Selected passage:
What's just as interesting is how the differences between the three cases trend—the skew is most pronounced in the middle, and diminishes at the extremes of $r$. In other words, Advantage and Disadvantage effects are most apparent for the "middle" or interquartile region (IQR) of target values $r$. However, a player still shouldn't discount the mechanic for high target value rolls—in the case of $r=20$, Advantage almost doubles your chances, whereas Disadvantage reduces your chances by a whopping 20-fold!

The challenge term $\rho$ and scaling with number of dice rolls

Recall that from deriving roll success probabilities, we encountered a recurring term $\rho=\frac{1-r}{S}$ and variations around an inherent expression $1-\rho$ . We can see these play out in the chart above. I like to think of $\rho$ as a "challenge term" that increases (linearly) with our target value $r$.

In the case of a regular die roll, the roll success probability ($1-\rho$) decreases linearly, as we've reasoned previously. In the Advantage case ($1-\rho^{k}$), the challenge term diminishes geometrically by the number of dice rolls—remember $\rho$ is always a fraction that's less than 1. Meanwhile, in the Disadvantage case $(1-\rho)^{k}$, the linear probability of success (a fraction less than 1) is geometrically discounted by the number dice rolls—super costly, and definitely should be avoided at all costs!

Conclusion

We took a dive into the statistical derivations behind dice rolls and the Advantage and Disadvantage mechanics for Baldur's Gate 3. We also visualized and qualitatively reasoned why Advantage and Disadvantage are such a big deal in skewing Lady Luck in or against the player's favour!!

I hope this guide was useful to better intuit the effects of Advantage and Disadvantage for those getting their feet wet with Baldur's Gate 3, which is out now on PC and soon on console. Also, I hope those interested in math and D&D also found this dive fun 🤓!

Personally for me, this curiosity led to a longer blog post than I expected. Nonetheless, it was fun and eye-opening in many ways—an exercise in statistics, in publishing something for the first time and an opportunity to gain some invaluable skills (using Obsidian's LaTeX plugins, publishing a blog post, marketing it) along the way!

Addendum

ChatGPT for mathematical derivations

I found ChatGPT to be surprisingly able to come up with proofs and derivations (at least to the un-trained mathematician in me). It needs to be guided a little, however, as for my case it incorrectly differentiated the CDF to obtain the PDF which gave invalid results, since dice rolls are discrete probability events.

Available data:
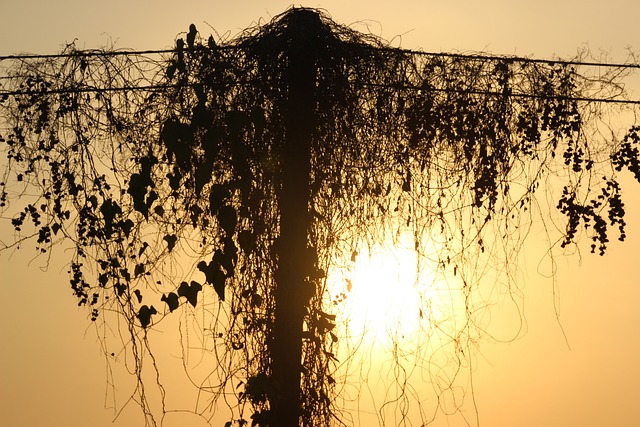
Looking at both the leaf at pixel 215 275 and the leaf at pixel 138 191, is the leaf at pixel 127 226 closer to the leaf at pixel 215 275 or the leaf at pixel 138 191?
the leaf at pixel 138 191

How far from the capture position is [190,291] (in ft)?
17.4

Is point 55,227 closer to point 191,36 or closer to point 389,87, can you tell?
point 191,36

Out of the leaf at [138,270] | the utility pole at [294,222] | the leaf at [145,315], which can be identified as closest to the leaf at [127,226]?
the leaf at [138,270]

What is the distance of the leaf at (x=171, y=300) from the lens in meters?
5.33

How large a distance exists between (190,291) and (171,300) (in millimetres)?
131

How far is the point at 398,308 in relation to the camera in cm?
554

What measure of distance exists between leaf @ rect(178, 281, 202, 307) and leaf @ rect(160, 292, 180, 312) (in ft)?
0.15

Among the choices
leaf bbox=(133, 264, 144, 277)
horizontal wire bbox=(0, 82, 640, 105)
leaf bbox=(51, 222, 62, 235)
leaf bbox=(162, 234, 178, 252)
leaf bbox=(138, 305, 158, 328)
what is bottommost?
leaf bbox=(138, 305, 158, 328)

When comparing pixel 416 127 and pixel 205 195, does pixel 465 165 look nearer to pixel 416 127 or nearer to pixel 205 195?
pixel 416 127

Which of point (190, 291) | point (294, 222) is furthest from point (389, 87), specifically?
point (190, 291)

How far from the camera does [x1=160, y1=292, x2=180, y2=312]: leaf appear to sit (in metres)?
5.33

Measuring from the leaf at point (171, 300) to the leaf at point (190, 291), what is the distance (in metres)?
0.05

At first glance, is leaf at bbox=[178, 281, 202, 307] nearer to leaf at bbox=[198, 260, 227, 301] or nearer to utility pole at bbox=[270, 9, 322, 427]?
leaf at bbox=[198, 260, 227, 301]

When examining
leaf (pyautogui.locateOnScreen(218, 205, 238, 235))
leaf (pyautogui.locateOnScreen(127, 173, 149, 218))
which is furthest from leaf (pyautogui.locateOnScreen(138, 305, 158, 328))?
leaf (pyautogui.locateOnScreen(218, 205, 238, 235))
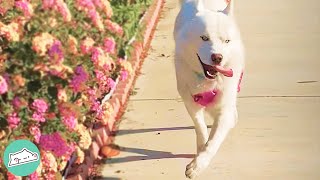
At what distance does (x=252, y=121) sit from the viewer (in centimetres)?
546

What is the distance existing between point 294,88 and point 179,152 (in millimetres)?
1605

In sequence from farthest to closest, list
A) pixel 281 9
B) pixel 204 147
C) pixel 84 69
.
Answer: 1. pixel 281 9
2. pixel 204 147
3. pixel 84 69

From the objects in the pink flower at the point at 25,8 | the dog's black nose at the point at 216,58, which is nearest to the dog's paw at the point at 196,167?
the dog's black nose at the point at 216,58

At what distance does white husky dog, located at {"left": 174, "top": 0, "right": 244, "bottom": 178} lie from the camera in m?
4.14

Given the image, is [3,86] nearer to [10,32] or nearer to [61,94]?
[10,32]

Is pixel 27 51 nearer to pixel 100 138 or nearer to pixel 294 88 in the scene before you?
pixel 100 138

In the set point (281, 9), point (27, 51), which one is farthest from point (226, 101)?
point (281, 9)

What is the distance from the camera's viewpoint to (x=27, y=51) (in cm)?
311


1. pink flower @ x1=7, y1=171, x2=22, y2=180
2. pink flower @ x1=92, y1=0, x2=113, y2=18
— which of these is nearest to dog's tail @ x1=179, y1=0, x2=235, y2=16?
pink flower @ x1=92, y1=0, x2=113, y2=18

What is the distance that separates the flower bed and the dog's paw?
2.60ft

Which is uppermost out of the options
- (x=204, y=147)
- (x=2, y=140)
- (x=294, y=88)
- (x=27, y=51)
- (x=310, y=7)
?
(x=27, y=51)

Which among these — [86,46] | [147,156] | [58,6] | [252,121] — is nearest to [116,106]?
[147,156]

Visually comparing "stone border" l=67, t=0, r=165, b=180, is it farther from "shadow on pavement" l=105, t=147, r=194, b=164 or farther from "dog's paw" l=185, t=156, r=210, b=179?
"dog's paw" l=185, t=156, r=210, b=179

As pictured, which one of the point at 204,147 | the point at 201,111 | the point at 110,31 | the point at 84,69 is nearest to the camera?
the point at 84,69
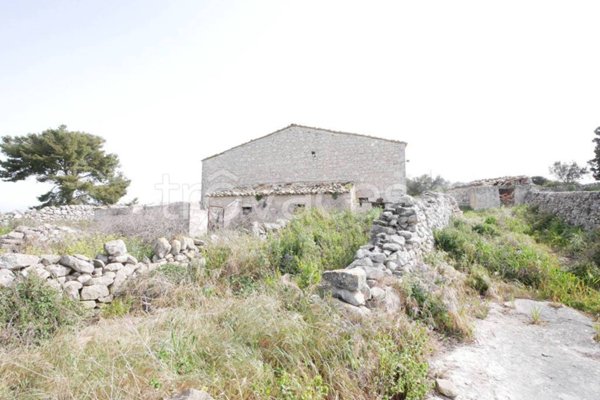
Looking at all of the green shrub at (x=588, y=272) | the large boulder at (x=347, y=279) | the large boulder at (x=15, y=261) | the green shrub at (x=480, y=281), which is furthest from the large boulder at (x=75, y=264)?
the green shrub at (x=588, y=272)

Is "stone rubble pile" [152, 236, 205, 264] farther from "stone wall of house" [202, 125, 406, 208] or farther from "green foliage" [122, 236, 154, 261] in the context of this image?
"stone wall of house" [202, 125, 406, 208]

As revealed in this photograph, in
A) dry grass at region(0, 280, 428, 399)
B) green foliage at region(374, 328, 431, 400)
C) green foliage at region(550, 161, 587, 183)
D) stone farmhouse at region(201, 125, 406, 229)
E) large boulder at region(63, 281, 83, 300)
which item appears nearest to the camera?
dry grass at region(0, 280, 428, 399)

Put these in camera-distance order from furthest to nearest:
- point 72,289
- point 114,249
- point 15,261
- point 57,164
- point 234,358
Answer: point 57,164
point 114,249
point 72,289
point 15,261
point 234,358

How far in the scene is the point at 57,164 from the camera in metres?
23.3

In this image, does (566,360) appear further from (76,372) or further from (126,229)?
(126,229)

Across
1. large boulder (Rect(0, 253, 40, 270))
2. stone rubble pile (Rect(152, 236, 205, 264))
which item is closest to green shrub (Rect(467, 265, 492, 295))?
stone rubble pile (Rect(152, 236, 205, 264))

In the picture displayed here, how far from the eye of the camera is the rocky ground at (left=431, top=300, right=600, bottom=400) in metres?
2.87

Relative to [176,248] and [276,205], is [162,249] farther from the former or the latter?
[276,205]

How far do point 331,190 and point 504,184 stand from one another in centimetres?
1458

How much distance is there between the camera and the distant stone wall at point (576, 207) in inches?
361

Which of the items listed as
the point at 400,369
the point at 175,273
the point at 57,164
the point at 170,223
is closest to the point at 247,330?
the point at 400,369

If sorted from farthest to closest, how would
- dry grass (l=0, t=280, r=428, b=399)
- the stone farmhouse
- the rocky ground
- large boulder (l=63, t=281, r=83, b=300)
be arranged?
the stone farmhouse
large boulder (l=63, t=281, r=83, b=300)
the rocky ground
dry grass (l=0, t=280, r=428, b=399)

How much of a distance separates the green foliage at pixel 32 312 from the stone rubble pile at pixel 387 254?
140 inches

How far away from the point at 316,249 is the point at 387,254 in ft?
4.88
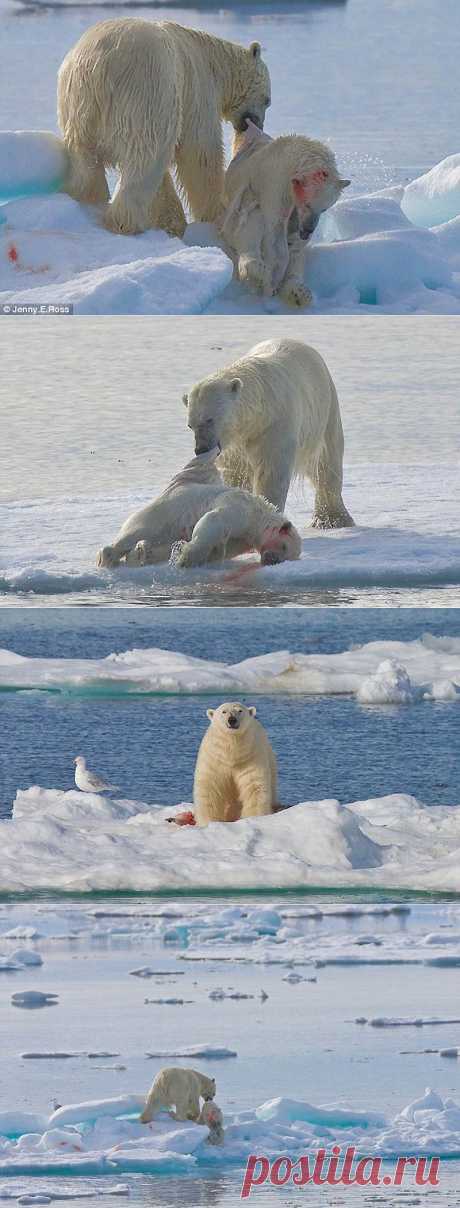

Exercise directions:
Please answer these three questions on the dice probability passage, numbering each answer to match its question.
1. By what factor does Disadvantage reduce a player's chances when the target value is 20?
2. What does the writer like to call the recurring term ρ?
3. What mistake did ChatGPT make in the writer's case?

Solution for this problem:
1. By 20-fold.
2. A "challenge term".
3. It incorrectly differentiated the CDF to obtain the PDF, which gave invalid results.